• Goal:
Output, unchanged, the lines of the entries from the one containing "Which is the" through the last line, inclusive.

[A data block]
»»

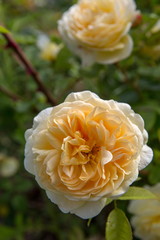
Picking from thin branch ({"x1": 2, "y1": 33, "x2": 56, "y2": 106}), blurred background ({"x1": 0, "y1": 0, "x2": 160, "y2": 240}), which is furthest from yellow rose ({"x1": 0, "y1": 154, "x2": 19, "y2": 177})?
thin branch ({"x1": 2, "y1": 33, "x2": 56, "y2": 106})

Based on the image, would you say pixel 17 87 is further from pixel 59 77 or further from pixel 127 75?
pixel 127 75

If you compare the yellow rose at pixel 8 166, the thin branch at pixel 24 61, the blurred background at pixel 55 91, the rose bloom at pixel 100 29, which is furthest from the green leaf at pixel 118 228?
the yellow rose at pixel 8 166

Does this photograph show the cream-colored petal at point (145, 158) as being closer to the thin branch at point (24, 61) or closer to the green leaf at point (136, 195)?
the green leaf at point (136, 195)

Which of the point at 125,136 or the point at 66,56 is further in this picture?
the point at 66,56

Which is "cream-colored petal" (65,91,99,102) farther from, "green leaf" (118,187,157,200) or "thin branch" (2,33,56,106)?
"thin branch" (2,33,56,106)

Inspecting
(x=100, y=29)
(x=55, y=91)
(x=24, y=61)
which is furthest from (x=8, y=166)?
(x=100, y=29)

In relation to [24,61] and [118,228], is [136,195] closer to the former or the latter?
[118,228]

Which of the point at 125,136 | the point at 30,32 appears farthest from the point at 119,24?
the point at 30,32
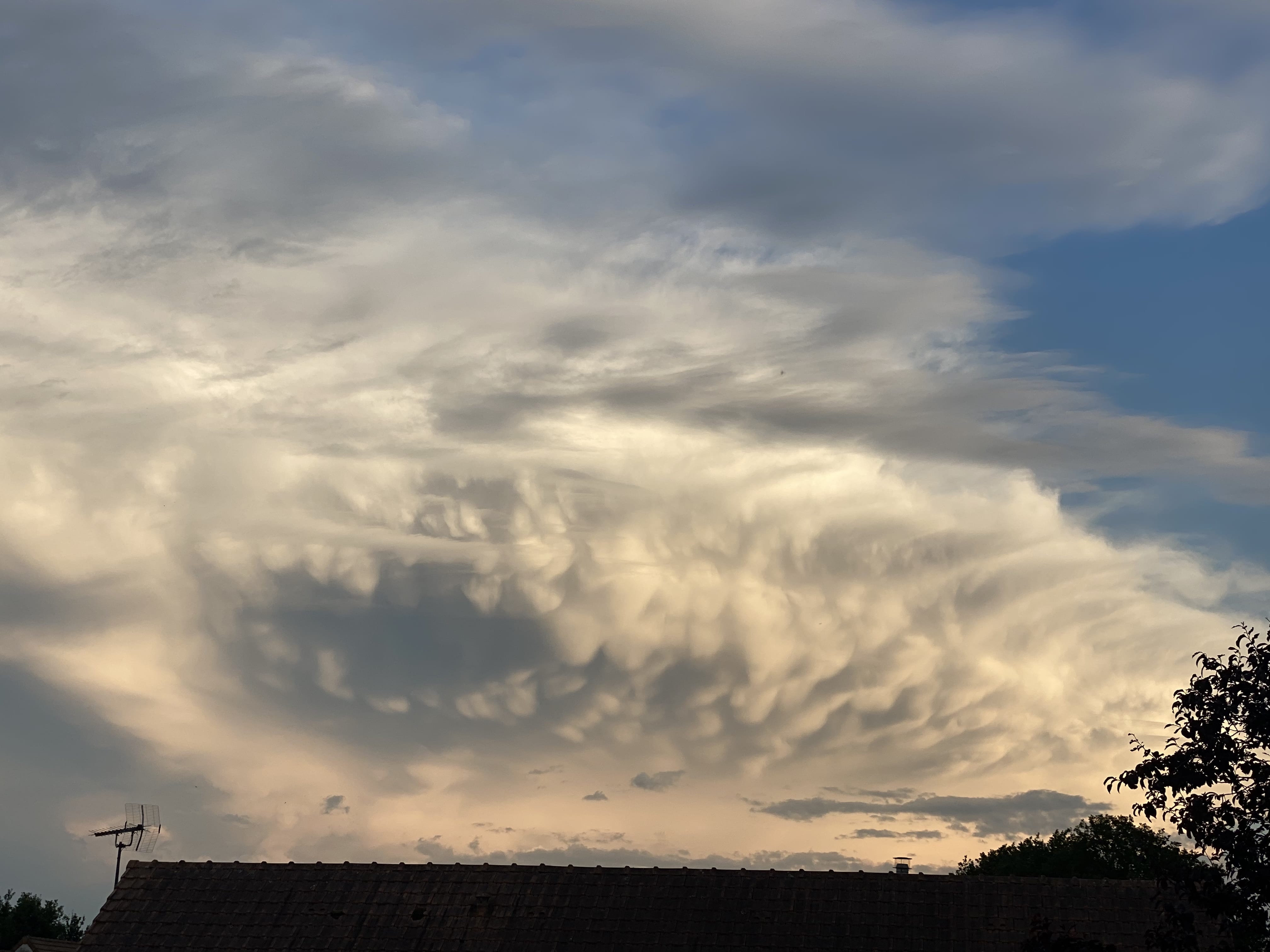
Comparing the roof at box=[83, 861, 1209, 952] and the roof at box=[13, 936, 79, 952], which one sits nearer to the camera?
the roof at box=[83, 861, 1209, 952]

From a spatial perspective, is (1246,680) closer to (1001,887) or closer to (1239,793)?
(1239,793)

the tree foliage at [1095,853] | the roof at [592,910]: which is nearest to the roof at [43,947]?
the roof at [592,910]

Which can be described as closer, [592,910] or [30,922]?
[592,910]

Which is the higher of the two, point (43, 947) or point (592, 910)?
point (592, 910)

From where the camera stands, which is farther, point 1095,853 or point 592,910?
point 1095,853

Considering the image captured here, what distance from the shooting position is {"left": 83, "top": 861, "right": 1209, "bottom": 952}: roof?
1423 inches

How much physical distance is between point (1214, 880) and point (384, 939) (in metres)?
24.9

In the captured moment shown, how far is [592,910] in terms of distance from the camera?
38344 mm

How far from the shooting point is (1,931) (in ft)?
245

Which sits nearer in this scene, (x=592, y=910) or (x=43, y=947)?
(x=592, y=910)

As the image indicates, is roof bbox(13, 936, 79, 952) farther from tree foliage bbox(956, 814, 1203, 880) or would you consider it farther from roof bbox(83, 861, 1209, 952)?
tree foliage bbox(956, 814, 1203, 880)

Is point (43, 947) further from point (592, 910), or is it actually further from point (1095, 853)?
point (1095, 853)

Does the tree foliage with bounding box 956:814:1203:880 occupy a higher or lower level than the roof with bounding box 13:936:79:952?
higher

««

• The completed task:
Which is the higher of the two, point (43, 947) or point (592, 910)?
point (592, 910)

From where the camera stands, which is farther, point 1095,853 or point 592,910?
point 1095,853

Considering the image captured here, what distance from the shooting position is {"left": 83, "top": 861, "right": 1209, "bottom": 952}: roof?
1423 inches

How much physical distance is between point (1214, 880) and point (384, 939) (in metres)?
24.9

In the captured moment shown, how far is [592,910] in terms of distance from the camera?
38344 mm

How far from the shooting point is (1,931) (in ft)?
245

Which sits nearer in this scene, (x=592, y=910) or (x=43, y=947)?
(x=592, y=910)

As the image indicates, is roof bbox(13, 936, 79, 952) farther from tree foliage bbox(956, 814, 1203, 880) or would you consider it farther from roof bbox(83, 861, 1209, 952)?
tree foliage bbox(956, 814, 1203, 880)

Is point (43, 947) further from point (592, 910), or is it actually further from point (1095, 853)?
point (1095, 853)

Does the tree foliage with bounding box 956:814:1203:880 occupy a higher or lower level than the roof with bounding box 13:936:79:952?
higher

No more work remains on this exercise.